[start of Text extract]

Here's an example of the weird markings from the brindle/tri crosses. It looks as if the background faded to white and all that's
left is the brindling.



This boy a a variegated fox that came from a tri pairing that carried c^h. His dad is marked like this all over. One thing for sure, one will never see a tan tri.


----------



## moustress (Sep 25, 2009)

I'm sad to report that Boytoy died last night; he's in the last pic in the last bunch of photos I posted. He was a real sweetie and a cuddlebuddy and will be sorely missed.


----------



## moustress (Sep 25, 2009)

I failed to answer question earlier in this thread about what a sable tri would look like. Yes, that might be quite interesting; I haven't seen a sbale around here for years, though. You've got me thinking.....thanks....here's picture of a young beige/tri doe. She's about five and a half weeks old.


----------



## Jack Garcia (Oct 9, 2009)

Cait's question clearly asked about A^y, not A^vy.

Sable cannot be made with A^vy.


----------



## moustress (Sep 25, 2009)

[end of Text extract]

Instructions to follow
Edit the passage of the mouse coat markings thread that begins with the words "I failed to" and stops after "half weeks old.", putting "six weeks" in place of "five and a half weeks".

[start of Records provided]

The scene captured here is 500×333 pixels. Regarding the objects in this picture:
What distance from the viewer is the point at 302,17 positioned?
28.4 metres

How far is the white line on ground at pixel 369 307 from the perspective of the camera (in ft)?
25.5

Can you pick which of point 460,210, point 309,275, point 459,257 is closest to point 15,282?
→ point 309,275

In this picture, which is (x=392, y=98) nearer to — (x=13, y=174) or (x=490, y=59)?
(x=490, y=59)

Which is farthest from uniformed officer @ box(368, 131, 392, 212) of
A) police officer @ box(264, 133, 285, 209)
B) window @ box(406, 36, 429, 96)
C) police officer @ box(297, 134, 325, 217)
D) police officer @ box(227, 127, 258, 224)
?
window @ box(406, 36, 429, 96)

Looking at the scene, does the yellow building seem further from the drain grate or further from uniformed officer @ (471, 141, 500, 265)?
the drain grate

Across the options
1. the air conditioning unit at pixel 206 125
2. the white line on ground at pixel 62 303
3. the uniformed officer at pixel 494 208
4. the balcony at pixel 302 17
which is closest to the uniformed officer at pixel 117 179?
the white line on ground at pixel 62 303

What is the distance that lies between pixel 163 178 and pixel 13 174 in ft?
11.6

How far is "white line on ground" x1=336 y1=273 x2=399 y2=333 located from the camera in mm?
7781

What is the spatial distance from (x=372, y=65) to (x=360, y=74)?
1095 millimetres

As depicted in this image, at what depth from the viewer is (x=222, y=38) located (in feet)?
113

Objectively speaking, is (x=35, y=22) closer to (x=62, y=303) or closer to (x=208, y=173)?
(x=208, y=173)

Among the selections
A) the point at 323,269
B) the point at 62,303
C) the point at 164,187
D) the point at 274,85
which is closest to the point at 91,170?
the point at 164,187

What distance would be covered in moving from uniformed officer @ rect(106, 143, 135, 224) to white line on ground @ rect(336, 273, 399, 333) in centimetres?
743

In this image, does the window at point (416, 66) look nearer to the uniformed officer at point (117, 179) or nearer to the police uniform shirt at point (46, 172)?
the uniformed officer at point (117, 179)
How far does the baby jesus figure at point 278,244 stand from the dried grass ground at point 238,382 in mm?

[end of Records provided]

Result
I failed to answer question earlier in this thread about what a sable tri would look like. Yes, that might be quite interesting; I haven't seen a sbale around here for years, though. You've got me thinking.....thanks....here's picture of a young beige/tri doe. She's about six weeks old.